The enigmatic, painted smile of the “Mona Lisa” is known around the world, but that famous face recently displayed a startling new range of expressions, courtesy of artificial intelligence (AI).
In a video shared to YouTube on May 21, three video clips show disconcerting examples of the Mona Lisa as she moves her lips and turns her head. She was created by a convolutional neural network — a type of AI that processes information much as a human brain does, to analyze and process images.
Researchers trained the algorithm to understand facial features’ general shapes and how they behave relative to each other, and then to apply that information to still images. The result was a realistic video sequence of new facial expressions from a single frame.

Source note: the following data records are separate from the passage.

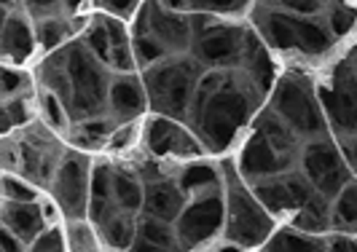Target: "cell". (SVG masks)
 Here are the masks:
<instances>
[{"label": "cell", "mask_w": 357, "mask_h": 252, "mask_svg": "<svg viewBox=\"0 0 357 252\" xmlns=\"http://www.w3.org/2000/svg\"><path fill=\"white\" fill-rule=\"evenodd\" d=\"M258 252H331L328 250V234H304L293 226H280L274 236Z\"/></svg>", "instance_id": "cell-27"}, {"label": "cell", "mask_w": 357, "mask_h": 252, "mask_svg": "<svg viewBox=\"0 0 357 252\" xmlns=\"http://www.w3.org/2000/svg\"><path fill=\"white\" fill-rule=\"evenodd\" d=\"M40 54L36 38V22L22 8L19 0H3V30H0V56L6 65L24 68Z\"/></svg>", "instance_id": "cell-16"}, {"label": "cell", "mask_w": 357, "mask_h": 252, "mask_svg": "<svg viewBox=\"0 0 357 252\" xmlns=\"http://www.w3.org/2000/svg\"><path fill=\"white\" fill-rule=\"evenodd\" d=\"M298 169L306 175V180L312 182V188L331 201L344 191V185H349L357 178L349 159L344 156L341 145L333 137H320V140L304 143L301 153H298Z\"/></svg>", "instance_id": "cell-11"}, {"label": "cell", "mask_w": 357, "mask_h": 252, "mask_svg": "<svg viewBox=\"0 0 357 252\" xmlns=\"http://www.w3.org/2000/svg\"><path fill=\"white\" fill-rule=\"evenodd\" d=\"M86 217L100 231L105 252H126L137 242V217L140 215L121 210L113 198H91Z\"/></svg>", "instance_id": "cell-18"}, {"label": "cell", "mask_w": 357, "mask_h": 252, "mask_svg": "<svg viewBox=\"0 0 357 252\" xmlns=\"http://www.w3.org/2000/svg\"><path fill=\"white\" fill-rule=\"evenodd\" d=\"M355 36H357V33H355Z\"/></svg>", "instance_id": "cell-45"}, {"label": "cell", "mask_w": 357, "mask_h": 252, "mask_svg": "<svg viewBox=\"0 0 357 252\" xmlns=\"http://www.w3.org/2000/svg\"><path fill=\"white\" fill-rule=\"evenodd\" d=\"M248 22L274 56H285L287 65H317L331 62L341 40L325 17H301L264 3H252Z\"/></svg>", "instance_id": "cell-3"}, {"label": "cell", "mask_w": 357, "mask_h": 252, "mask_svg": "<svg viewBox=\"0 0 357 252\" xmlns=\"http://www.w3.org/2000/svg\"><path fill=\"white\" fill-rule=\"evenodd\" d=\"M355 252H357V239H355Z\"/></svg>", "instance_id": "cell-44"}, {"label": "cell", "mask_w": 357, "mask_h": 252, "mask_svg": "<svg viewBox=\"0 0 357 252\" xmlns=\"http://www.w3.org/2000/svg\"><path fill=\"white\" fill-rule=\"evenodd\" d=\"M317 94L333 140L339 145L352 140L357 134V70L344 54L328 62L317 81Z\"/></svg>", "instance_id": "cell-9"}, {"label": "cell", "mask_w": 357, "mask_h": 252, "mask_svg": "<svg viewBox=\"0 0 357 252\" xmlns=\"http://www.w3.org/2000/svg\"><path fill=\"white\" fill-rule=\"evenodd\" d=\"M30 252H68V242H65V226L54 223L43 234L38 236L30 244Z\"/></svg>", "instance_id": "cell-39"}, {"label": "cell", "mask_w": 357, "mask_h": 252, "mask_svg": "<svg viewBox=\"0 0 357 252\" xmlns=\"http://www.w3.org/2000/svg\"><path fill=\"white\" fill-rule=\"evenodd\" d=\"M0 194H3V201H43L46 198V191H40L38 185L19 178L14 172H3Z\"/></svg>", "instance_id": "cell-37"}, {"label": "cell", "mask_w": 357, "mask_h": 252, "mask_svg": "<svg viewBox=\"0 0 357 252\" xmlns=\"http://www.w3.org/2000/svg\"><path fill=\"white\" fill-rule=\"evenodd\" d=\"M207 252H248V250H239V247H234L229 242H218V244H213Z\"/></svg>", "instance_id": "cell-42"}, {"label": "cell", "mask_w": 357, "mask_h": 252, "mask_svg": "<svg viewBox=\"0 0 357 252\" xmlns=\"http://www.w3.org/2000/svg\"><path fill=\"white\" fill-rule=\"evenodd\" d=\"M145 6V0H91V11L97 14H107V17L124 19V22H135V17L140 14V8Z\"/></svg>", "instance_id": "cell-38"}, {"label": "cell", "mask_w": 357, "mask_h": 252, "mask_svg": "<svg viewBox=\"0 0 357 252\" xmlns=\"http://www.w3.org/2000/svg\"><path fill=\"white\" fill-rule=\"evenodd\" d=\"M140 150L153 156V159H161V162L178 164L210 156L191 126L183 124V121H175L169 116H159V113H148L143 118Z\"/></svg>", "instance_id": "cell-12"}, {"label": "cell", "mask_w": 357, "mask_h": 252, "mask_svg": "<svg viewBox=\"0 0 357 252\" xmlns=\"http://www.w3.org/2000/svg\"><path fill=\"white\" fill-rule=\"evenodd\" d=\"M223 228H226L223 185L191 196L185 210L175 220L180 247L185 252H207L213 244L223 242Z\"/></svg>", "instance_id": "cell-10"}, {"label": "cell", "mask_w": 357, "mask_h": 252, "mask_svg": "<svg viewBox=\"0 0 357 252\" xmlns=\"http://www.w3.org/2000/svg\"><path fill=\"white\" fill-rule=\"evenodd\" d=\"M252 3H264L271 8H282L290 14H301V17H325L341 6L344 0H252Z\"/></svg>", "instance_id": "cell-35"}, {"label": "cell", "mask_w": 357, "mask_h": 252, "mask_svg": "<svg viewBox=\"0 0 357 252\" xmlns=\"http://www.w3.org/2000/svg\"><path fill=\"white\" fill-rule=\"evenodd\" d=\"M11 140L17 148V169L14 175L30 180L40 191L49 194L52 180L59 169V164L68 153V140L46 124L43 118H36L33 124L22 126L17 132H11Z\"/></svg>", "instance_id": "cell-8"}, {"label": "cell", "mask_w": 357, "mask_h": 252, "mask_svg": "<svg viewBox=\"0 0 357 252\" xmlns=\"http://www.w3.org/2000/svg\"><path fill=\"white\" fill-rule=\"evenodd\" d=\"M0 223L6 231L22 239L24 244H33L49 226L62 223V215L54 201H3L0 204Z\"/></svg>", "instance_id": "cell-19"}, {"label": "cell", "mask_w": 357, "mask_h": 252, "mask_svg": "<svg viewBox=\"0 0 357 252\" xmlns=\"http://www.w3.org/2000/svg\"><path fill=\"white\" fill-rule=\"evenodd\" d=\"M38 118H43V121L52 126V129H56L62 137H65L68 129H70V116H68L65 105L56 100V94H52L49 89H40V86H38Z\"/></svg>", "instance_id": "cell-34"}, {"label": "cell", "mask_w": 357, "mask_h": 252, "mask_svg": "<svg viewBox=\"0 0 357 252\" xmlns=\"http://www.w3.org/2000/svg\"><path fill=\"white\" fill-rule=\"evenodd\" d=\"M65 226V242L68 252H105V244L100 239V231L94 228L89 217H73L62 220Z\"/></svg>", "instance_id": "cell-30"}, {"label": "cell", "mask_w": 357, "mask_h": 252, "mask_svg": "<svg viewBox=\"0 0 357 252\" xmlns=\"http://www.w3.org/2000/svg\"><path fill=\"white\" fill-rule=\"evenodd\" d=\"M91 172H94L91 153L68 148L65 159L54 175L52 188H49V198L56 204L62 220L86 217L91 201Z\"/></svg>", "instance_id": "cell-13"}, {"label": "cell", "mask_w": 357, "mask_h": 252, "mask_svg": "<svg viewBox=\"0 0 357 252\" xmlns=\"http://www.w3.org/2000/svg\"><path fill=\"white\" fill-rule=\"evenodd\" d=\"M116 121L110 116H94V118H84L78 124H70L65 140L70 148H78L84 153H105L107 140L116 132Z\"/></svg>", "instance_id": "cell-23"}, {"label": "cell", "mask_w": 357, "mask_h": 252, "mask_svg": "<svg viewBox=\"0 0 357 252\" xmlns=\"http://www.w3.org/2000/svg\"><path fill=\"white\" fill-rule=\"evenodd\" d=\"M91 17V14H89ZM89 17H52V19H40L36 22V38H38V49H40V56L52 54L56 49L68 46L70 40L81 36V30L86 27Z\"/></svg>", "instance_id": "cell-25"}, {"label": "cell", "mask_w": 357, "mask_h": 252, "mask_svg": "<svg viewBox=\"0 0 357 252\" xmlns=\"http://www.w3.org/2000/svg\"><path fill=\"white\" fill-rule=\"evenodd\" d=\"M271 91L261 86L245 68L204 70L199 78L194 113L188 126L194 129L210 156L231 153L236 143L250 132L255 116L268 102Z\"/></svg>", "instance_id": "cell-1"}, {"label": "cell", "mask_w": 357, "mask_h": 252, "mask_svg": "<svg viewBox=\"0 0 357 252\" xmlns=\"http://www.w3.org/2000/svg\"><path fill=\"white\" fill-rule=\"evenodd\" d=\"M204 68L191 54L169 56L159 65L143 70V84L148 91V108L151 113L169 116L175 121L188 124L194 113L197 86Z\"/></svg>", "instance_id": "cell-7"}, {"label": "cell", "mask_w": 357, "mask_h": 252, "mask_svg": "<svg viewBox=\"0 0 357 252\" xmlns=\"http://www.w3.org/2000/svg\"><path fill=\"white\" fill-rule=\"evenodd\" d=\"M137 236L145 239V242H151V244L167 247V250H183L178 231H175V223H167V220H159V217H151V215L137 217Z\"/></svg>", "instance_id": "cell-32"}, {"label": "cell", "mask_w": 357, "mask_h": 252, "mask_svg": "<svg viewBox=\"0 0 357 252\" xmlns=\"http://www.w3.org/2000/svg\"><path fill=\"white\" fill-rule=\"evenodd\" d=\"M27 94H38L36 72L27 70V68H17V65H6L3 62L0 100H14V97H27Z\"/></svg>", "instance_id": "cell-31"}, {"label": "cell", "mask_w": 357, "mask_h": 252, "mask_svg": "<svg viewBox=\"0 0 357 252\" xmlns=\"http://www.w3.org/2000/svg\"><path fill=\"white\" fill-rule=\"evenodd\" d=\"M266 105L304 143L320 140V137H333L328 118H325V110H322L320 94H317V81L301 65H285L280 70Z\"/></svg>", "instance_id": "cell-5"}, {"label": "cell", "mask_w": 357, "mask_h": 252, "mask_svg": "<svg viewBox=\"0 0 357 252\" xmlns=\"http://www.w3.org/2000/svg\"><path fill=\"white\" fill-rule=\"evenodd\" d=\"M252 191L280 223H287L296 212H301L304 207H309L314 198L320 196L298 166L285 172V175L252 182Z\"/></svg>", "instance_id": "cell-15"}, {"label": "cell", "mask_w": 357, "mask_h": 252, "mask_svg": "<svg viewBox=\"0 0 357 252\" xmlns=\"http://www.w3.org/2000/svg\"><path fill=\"white\" fill-rule=\"evenodd\" d=\"M234 159H236V166H239L242 178L250 182V185L258 180H266V178L285 175V172L298 166L296 159L282 156V153L268 143L264 134H258L255 129H250V132L242 137L239 150L234 153Z\"/></svg>", "instance_id": "cell-17"}, {"label": "cell", "mask_w": 357, "mask_h": 252, "mask_svg": "<svg viewBox=\"0 0 357 252\" xmlns=\"http://www.w3.org/2000/svg\"><path fill=\"white\" fill-rule=\"evenodd\" d=\"M169 8H175V11H188V0H164Z\"/></svg>", "instance_id": "cell-43"}, {"label": "cell", "mask_w": 357, "mask_h": 252, "mask_svg": "<svg viewBox=\"0 0 357 252\" xmlns=\"http://www.w3.org/2000/svg\"><path fill=\"white\" fill-rule=\"evenodd\" d=\"M33 22L52 17H65V0H19Z\"/></svg>", "instance_id": "cell-40"}, {"label": "cell", "mask_w": 357, "mask_h": 252, "mask_svg": "<svg viewBox=\"0 0 357 252\" xmlns=\"http://www.w3.org/2000/svg\"><path fill=\"white\" fill-rule=\"evenodd\" d=\"M140 143H143V121L119 124L116 132L110 134V140H107L105 156H110V159H126V156L140 150Z\"/></svg>", "instance_id": "cell-33"}, {"label": "cell", "mask_w": 357, "mask_h": 252, "mask_svg": "<svg viewBox=\"0 0 357 252\" xmlns=\"http://www.w3.org/2000/svg\"><path fill=\"white\" fill-rule=\"evenodd\" d=\"M188 201H191V196L180 188L178 172H175V175L145 182V201L140 215H151L159 217V220H167V223H175Z\"/></svg>", "instance_id": "cell-21"}, {"label": "cell", "mask_w": 357, "mask_h": 252, "mask_svg": "<svg viewBox=\"0 0 357 252\" xmlns=\"http://www.w3.org/2000/svg\"><path fill=\"white\" fill-rule=\"evenodd\" d=\"M132 33L151 36L159 46L167 49L169 56L188 54L194 40V14L175 11L164 0H145L140 14L132 22Z\"/></svg>", "instance_id": "cell-14"}, {"label": "cell", "mask_w": 357, "mask_h": 252, "mask_svg": "<svg viewBox=\"0 0 357 252\" xmlns=\"http://www.w3.org/2000/svg\"><path fill=\"white\" fill-rule=\"evenodd\" d=\"M220 172H223V198H226L223 242L239 250L258 252L282 223L268 212L264 201L255 196L250 182L242 178L234 153L220 156Z\"/></svg>", "instance_id": "cell-4"}, {"label": "cell", "mask_w": 357, "mask_h": 252, "mask_svg": "<svg viewBox=\"0 0 357 252\" xmlns=\"http://www.w3.org/2000/svg\"><path fill=\"white\" fill-rule=\"evenodd\" d=\"M33 72L38 86L56 94V100L65 105L70 124L94 116H107V94L113 84V72L91 54L81 38H75L52 54L38 56Z\"/></svg>", "instance_id": "cell-2"}, {"label": "cell", "mask_w": 357, "mask_h": 252, "mask_svg": "<svg viewBox=\"0 0 357 252\" xmlns=\"http://www.w3.org/2000/svg\"><path fill=\"white\" fill-rule=\"evenodd\" d=\"M38 118V94L14 97V100H0V132L11 134L22 126L33 124Z\"/></svg>", "instance_id": "cell-28"}, {"label": "cell", "mask_w": 357, "mask_h": 252, "mask_svg": "<svg viewBox=\"0 0 357 252\" xmlns=\"http://www.w3.org/2000/svg\"><path fill=\"white\" fill-rule=\"evenodd\" d=\"M178 182L188 196H197L204 191H213L223 185V172H220V159L204 156L194 162H183L178 166Z\"/></svg>", "instance_id": "cell-26"}, {"label": "cell", "mask_w": 357, "mask_h": 252, "mask_svg": "<svg viewBox=\"0 0 357 252\" xmlns=\"http://www.w3.org/2000/svg\"><path fill=\"white\" fill-rule=\"evenodd\" d=\"M113 201L132 215L143 212L145 182L129 159H113Z\"/></svg>", "instance_id": "cell-22"}, {"label": "cell", "mask_w": 357, "mask_h": 252, "mask_svg": "<svg viewBox=\"0 0 357 252\" xmlns=\"http://www.w3.org/2000/svg\"><path fill=\"white\" fill-rule=\"evenodd\" d=\"M252 0H188L191 14H213V17H248Z\"/></svg>", "instance_id": "cell-36"}, {"label": "cell", "mask_w": 357, "mask_h": 252, "mask_svg": "<svg viewBox=\"0 0 357 252\" xmlns=\"http://www.w3.org/2000/svg\"><path fill=\"white\" fill-rule=\"evenodd\" d=\"M331 234H357V178L331 204Z\"/></svg>", "instance_id": "cell-29"}, {"label": "cell", "mask_w": 357, "mask_h": 252, "mask_svg": "<svg viewBox=\"0 0 357 252\" xmlns=\"http://www.w3.org/2000/svg\"><path fill=\"white\" fill-rule=\"evenodd\" d=\"M255 38L258 33L252 30L248 17L231 19L194 14V40L188 54L204 70H231L245 65Z\"/></svg>", "instance_id": "cell-6"}, {"label": "cell", "mask_w": 357, "mask_h": 252, "mask_svg": "<svg viewBox=\"0 0 357 252\" xmlns=\"http://www.w3.org/2000/svg\"><path fill=\"white\" fill-rule=\"evenodd\" d=\"M250 129H255L258 134H264L268 143L274 145L282 156H290V159H296L298 162V153H301V148H304V140L290 129V126L274 113V110L264 105L261 113L255 116V121H252Z\"/></svg>", "instance_id": "cell-24"}, {"label": "cell", "mask_w": 357, "mask_h": 252, "mask_svg": "<svg viewBox=\"0 0 357 252\" xmlns=\"http://www.w3.org/2000/svg\"><path fill=\"white\" fill-rule=\"evenodd\" d=\"M126 252H183V250H167V247H159V244H151V242H145L137 236V242L129 247Z\"/></svg>", "instance_id": "cell-41"}, {"label": "cell", "mask_w": 357, "mask_h": 252, "mask_svg": "<svg viewBox=\"0 0 357 252\" xmlns=\"http://www.w3.org/2000/svg\"><path fill=\"white\" fill-rule=\"evenodd\" d=\"M148 113L151 108H148L143 75L140 72L113 75L110 94H107V116L116 124H132V121H143Z\"/></svg>", "instance_id": "cell-20"}]
</instances>
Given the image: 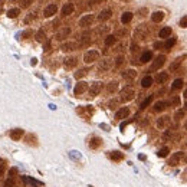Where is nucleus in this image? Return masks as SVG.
<instances>
[{
    "instance_id": "dca6fc26",
    "label": "nucleus",
    "mask_w": 187,
    "mask_h": 187,
    "mask_svg": "<svg viewBox=\"0 0 187 187\" xmlns=\"http://www.w3.org/2000/svg\"><path fill=\"white\" fill-rule=\"evenodd\" d=\"M112 15V10L111 9H105V10H102L101 13H99V16H98V20H101V22H105L108 20L109 17Z\"/></svg>"
},
{
    "instance_id": "aec40b11",
    "label": "nucleus",
    "mask_w": 187,
    "mask_h": 187,
    "mask_svg": "<svg viewBox=\"0 0 187 187\" xmlns=\"http://www.w3.org/2000/svg\"><path fill=\"white\" fill-rule=\"evenodd\" d=\"M91 42V33L89 32H86V33H84L81 36V42H79V46H85V45H88Z\"/></svg>"
},
{
    "instance_id": "bf43d9fd",
    "label": "nucleus",
    "mask_w": 187,
    "mask_h": 187,
    "mask_svg": "<svg viewBox=\"0 0 187 187\" xmlns=\"http://www.w3.org/2000/svg\"><path fill=\"white\" fill-rule=\"evenodd\" d=\"M186 109H187V102H186Z\"/></svg>"
},
{
    "instance_id": "b1692460",
    "label": "nucleus",
    "mask_w": 187,
    "mask_h": 187,
    "mask_svg": "<svg viewBox=\"0 0 187 187\" xmlns=\"http://www.w3.org/2000/svg\"><path fill=\"white\" fill-rule=\"evenodd\" d=\"M163 19H164V13H163V12H155V13H153V16H151V20H153L154 23L161 22Z\"/></svg>"
},
{
    "instance_id": "c9c22d12",
    "label": "nucleus",
    "mask_w": 187,
    "mask_h": 187,
    "mask_svg": "<svg viewBox=\"0 0 187 187\" xmlns=\"http://www.w3.org/2000/svg\"><path fill=\"white\" fill-rule=\"evenodd\" d=\"M19 13H20L19 9H10V10L7 12V16L9 17H17L19 16Z\"/></svg>"
},
{
    "instance_id": "2eb2a0df",
    "label": "nucleus",
    "mask_w": 187,
    "mask_h": 187,
    "mask_svg": "<svg viewBox=\"0 0 187 187\" xmlns=\"http://www.w3.org/2000/svg\"><path fill=\"white\" fill-rule=\"evenodd\" d=\"M76 64H78V59H76V58H73V56H69V58H66V59H64V65H65L68 69L75 68Z\"/></svg>"
},
{
    "instance_id": "a19ab883",
    "label": "nucleus",
    "mask_w": 187,
    "mask_h": 187,
    "mask_svg": "<svg viewBox=\"0 0 187 187\" xmlns=\"http://www.w3.org/2000/svg\"><path fill=\"white\" fill-rule=\"evenodd\" d=\"M174 43H176V39H174V38H170L169 41L166 42V45H164V46H166L167 49H170L171 46H174Z\"/></svg>"
},
{
    "instance_id": "de8ad7c7",
    "label": "nucleus",
    "mask_w": 187,
    "mask_h": 187,
    "mask_svg": "<svg viewBox=\"0 0 187 187\" xmlns=\"http://www.w3.org/2000/svg\"><path fill=\"white\" fill-rule=\"evenodd\" d=\"M180 26H181V27H187V16H184L180 20Z\"/></svg>"
},
{
    "instance_id": "9d476101",
    "label": "nucleus",
    "mask_w": 187,
    "mask_h": 187,
    "mask_svg": "<svg viewBox=\"0 0 187 187\" xmlns=\"http://www.w3.org/2000/svg\"><path fill=\"white\" fill-rule=\"evenodd\" d=\"M183 155H184V153H181V151H179V153H174V154L171 155V158H170V161H169V164L170 166H177V164L180 163V160L183 158Z\"/></svg>"
},
{
    "instance_id": "864d4df0",
    "label": "nucleus",
    "mask_w": 187,
    "mask_h": 187,
    "mask_svg": "<svg viewBox=\"0 0 187 187\" xmlns=\"http://www.w3.org/2000/svg\"><path fill=\"white\" fill-rule=\"evenodd\" d=\"M163 46V43H160V42H155L154 43V48H161Z\"/></svg>"
},
{
    "instance_id": "58836bf2",
    "label": "nucleus",
    "mask_w": 187,
    "mask_h": 187,
    "mask_svg": "<svg viewBox=\"0 0 187 187\" xmlns=\"http://www.w3.org/2000/svg\"><path fill=\"white\" fill-rule=\"evenodd\" d=\"M86 73H88V69H79L78 72L75 73V78H76V79H79V78H82V76H85Z\"/></svg>"
},
{
    "instance_id": "7c9ffc66",
    "label": "nucleus",
    "mask_w": 187,
    "mask_h": 187,
    "mask_svg": "<svg viewBox=\"0 0 187 187\" xmlns=\"http://www.w3.org/2000/svg\"><path fill=\"white\" fill-rule=\"evenodd\" d=\"M170 35H171V27H163L160 30V33H158L160 38H169Z\"/></svg>"
},
{
    "instance_id": "09e8293b",
    "label": "nucleus",
    "mask_w": 187,
    "mask_h": 187,
    "mask_svg": "<svg viewBox=\"0 0 187 187\" xmlns=\"http://www.w3.org/2000/svg\"><path fill=\"white\" fill-rule=\"evenodd\" d=\"M118 102H120V99H114V101H111V102H109V108H115V106L118 105Z\"/></svg>"
},
{
    "instance_id": "680f3d73",
    "label": "nucleus",
    "mask_w": 187,
    "mask_h": 187,
    "mask_svg": "<svg viewBox=\"0 0 187 187\" xmlns=\"http://www.w3.org/2000/svg\"><path fill=\"white\" fill-rule=\"evenodd\" d=\"M186 146H187V144H186Z\"/></svg>"
},
{
    "instance_id": "4be33fe9",
    "label": "nucleus",
    "mask_w": 187,
    "mask_h": 187,
    "mask_svg": "<svg viewBox=\"0 0 187 187\" xmlns=\"http://www.w3.org/2000/svg\"><path fill=\"white\" fill-rule=\"evenodd\" d=\"M183 59H184V56H180V58H177V59H176L173 64H171V65H170V71H171V72H174L176 69H179V66L181 65Z\"/></svg>"
},
{
    "instance_id": "6e6d98bb",
    "label": "nucleus",
    "mask_w": 187,
    "mask_h": 187,
    "mask_svg": "<svg viewBox=\"0 0 187 187\" xmlns=\"http://www.w3.org/2000/svg\"><path fill=\"white\" fill-rule=\"evenodd\" d=\"M184 130H186V131H187V121H186V122H184Z\"/></svg>"
},
{
    "instance_id": "f3484780",
    "label": "nucleus",
    "mask_w": 187,
    "mask_h": 187,
    "mask_svg": "<svg viewBox=\"0 0 187 187\" xmlns=\"http://www.w3.org/2000/svg\"><path fill=\"white\" fill-rule=\"evenodd\" d=\"M76 48H78V45H76L75 42H66V43H64V45L61 46V50H64V52H71V50H75Z\"/></svg>"
},
{
    "instance_id": "412c9836",
    "label": "nucleus",
    "mask_w": 187,
    "mask_h": 187,
    "mask_svg": "<svg viewBox=\"0 0 187 187\" xmlns=\"http://www.w3.org/2000/svg\"><path fill=\"white\" fill-rule=\"evenodd\" d=\"M117 89H118V82L117 81H111L108 85H106V91H108V94H114Z\"/></svg>"
},
{
    "instance_id": "5fc2aeb1",
    "label": "nucleus",
    "mask_w": 187,
    "mask_h": 187,
    "mask_svg": "<svg viewBox=\"0 0 187 187\" xmlns=\"http://www.w3.org/2000/svg\"><path fill=\"white\" fill-rule=\"evenodd\" d=\"M49 48H50V42H46V45H45V50H49Z\"/></svg>"
},
{
    "instance_id": "6e6552de",
    "label": "nucleus",
    "mask_w": 187,
    "mask_h": 187,
    "mask_svg": "<svg viewBox=\"0 0 187 187\" xmlns=\"http://www.w3.org/2000/svg\"><path fill=\"white\" fill-rule=\"evenodd\" d=\"M92 22H94V15H86L79 20V26L81 27H88V26L92 24Z\"/></svg>"
},
{
    "instance_id": "37998d69",
    "label": "nucleus",
    "mask_w": 187,
    "mask_h": 187,
    "mask_svg": "<svg viewBox=\"0 0 187 187\" xmlns=\"http://www.w3.org/2000/svg\"><path fill=\"white\" fill-rule=\"evenodd\" d=\"M183 117H184V111H183V109H179V111L176 112V115H174V118H176L177 121H180Z\"/></svg>"
},
{
    "instance_id": "473e14b6",
    "label": "nucleus",
    "mask_w": 187,
    "mask_h": 187,
    "mask_svg": "<svg viewBox=\"0 0 187 187\" xmlns=\"http://www.w3.org/2000/svg\"><path fill=\"white\" fill-rule=\"evenodd\" d=\"M115 41H117V38L115 36H112V35H108L105 38V45L106 46H111V45H114Z\"/></svg>"
},
{
    "instance_id": "052dcab7",
    "label": "nucleus",
    "mask_w": 187,
    "mask_h": 187,
    "mask_svg": "<svg viewBox=\"0 0 187 187\" xmlns=\"http://www.w3.org/2000/svg\"><path fill=\"white\" fill-rule=\"evenodd\" d=\"M186 176H187V171H186Z\"/></svg>"
},
{
    "instance_id": "5701e85b",
    "label": "nucleus",
    "mask_w": 187,
    "mask_h": 187,
    "mask_svg": "<svg viewBox=\"0 0 187 187\" xmlns=\"http://www.w3.org/2000/svg\"><path fill=\"white\" fill-rule=\"evenodd\" d=\"M167 79H169V73L167 72H160L155 76V81L158 84H164V82H167Z\"/></svg>"
},
{
    "instance_id": "c85d7f7f",
    "label": "nucleus",
    "mask_w": 187,
    "mask_h": 187,
    "mask_svg": "<svg viewBox=\"0 0 187 187\" xmlns=\"http://www.w3.org/2000/svg\"><path fill=\"white\" fill-rule=\"evenodd\" d=\"M131 20H132V13L131 12H125L124 15L121 16V22L124 24H127V23H130Z\"/></svg>"
},
{
    "instance_id": "423d86ee",
    "label": "nucleus",
    "mask_w": 187,
    "mask_h": 187,
    "mask_svg": "<svg viewBox=\"0 0 187 187\" xmlns=\"http://www.w3.org/2000/svg\"><path fill=\"white\" fill-rule=\"evenodd\" d=\"M164 62H166V56H164V55L157 56L155 58V61L153 62V65H151V71H157V69H160V68L164 65Z\"/></svg>"
},
{
    "instance_id": "cd10ccee",
    "label": "nucleus",
    "mask_w": 187,
    "mask_h": 187,
    "mask_svg": "<svg viewBox=\"0 0 187 187\" xmlns=\"http://www.w3.org/2000/svg\"><path fill=\"white\" fill-rule=\"evenodd\" d=\"M169 105L166 101H158V102H155L154 105V111H157V112H160V111H163V109H166V106Z\"/></svg>"
},
{
    "instance_id": "8fccbe9b",
    "label": "nucleus",
    "mask_w": 187,
    "mask_h": 187,
    "mask_svg": "<svg viewBox=\"0 0 187 187\" xmlns=\"http://www.w3.org/2000/svg\"><path fill=\"white\" fill-rule=\"evenodd\" d=\"M102 1H105V0H89V4L91 6H95V4H99Z\"/></svg>"
},
{
    "instance_id": "49530a36",
    "label": "nucleus",
    "mask_w": 187,
    "mask_h": 187,
    "mask_svg": "<svg viewBox=\"0 0 187 187\" xmlns=\"http://www.w3.org/2000/svg\"><path fill=\"white\" fill-rule=\"evenodd\" d=\"M147 13H148V9L147 7H143L138 10V16H146Z\"/></svg>"
},
{
    "instance_id": "f704fd0d",
    "label": "nucleus",
    "mask_w": 187,
    "mask_h": 187,
    "mask_svg": "<svg viewBox=\"0 0 187 187\" xmlns=\"http://www.w3.org/2000/svg\"><path fill=\"white\" fill-rule=\"evenodd\" d=\"M128 35V30L127 29H118L117 32H115V38H125Z\"/></svg>"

For the Mona Lisa videos, the AI “learned” facial movement from datasets of three human subjects, producing three very different animations. While each of the three clips was still recognizable as the Mona Lisa, variations in the training models’ looks and behavior lent distinct “personalities” to the “living portraits,” Egor Zakharov, an engineer with the Skolkovo Institute of Science and Technology, and the Samsung AI Center (both located in Moscow), explained in the video.
Zakharov and his colleagues also generated animations from photos of 20th-century cultural icons such as Albert Einstein, Marilyn Monroe and Salvador Dali. The researchers described their findings, which were not peer-reviewed, in a study published online May 20 in the preprint journal arXiv.
Producing original videos such as these, known as deepfakes, isn’t easy. Human heads are geometrically complex and highly dynamic; 3D models of heads have “tens of millions of parameters,” the study authors wrote.
What’s more, the human vision system is very good at identifying “even minor mistakes” in 3D-modeled human heads, according to the study. Seeing something that looks almost human — but not quite — triggers a sensation of profound unease known as the uncanny valley effect.
AI has previously demonstrated that producing convincing deepfakes is possible, but it required multiple angles of the desired subject. For the new study, the engineers introduced the AI to a very large dataset of reference videos showing human faces in action. The scientists established facial landmarks that would apply to any face, to teach the neural network how faces behave in general.
Then, they trained the AI to use the reference expressions to map the movement of the source’s features. This enabled the AI to create a deepfake even when it had just one image to work from, the researchers reported.
And more source images delivered an even more detailed result in the final animation. Videos created from 32 images, rather than just one, achieved “perfect realism” in a user study, the scientists wrote.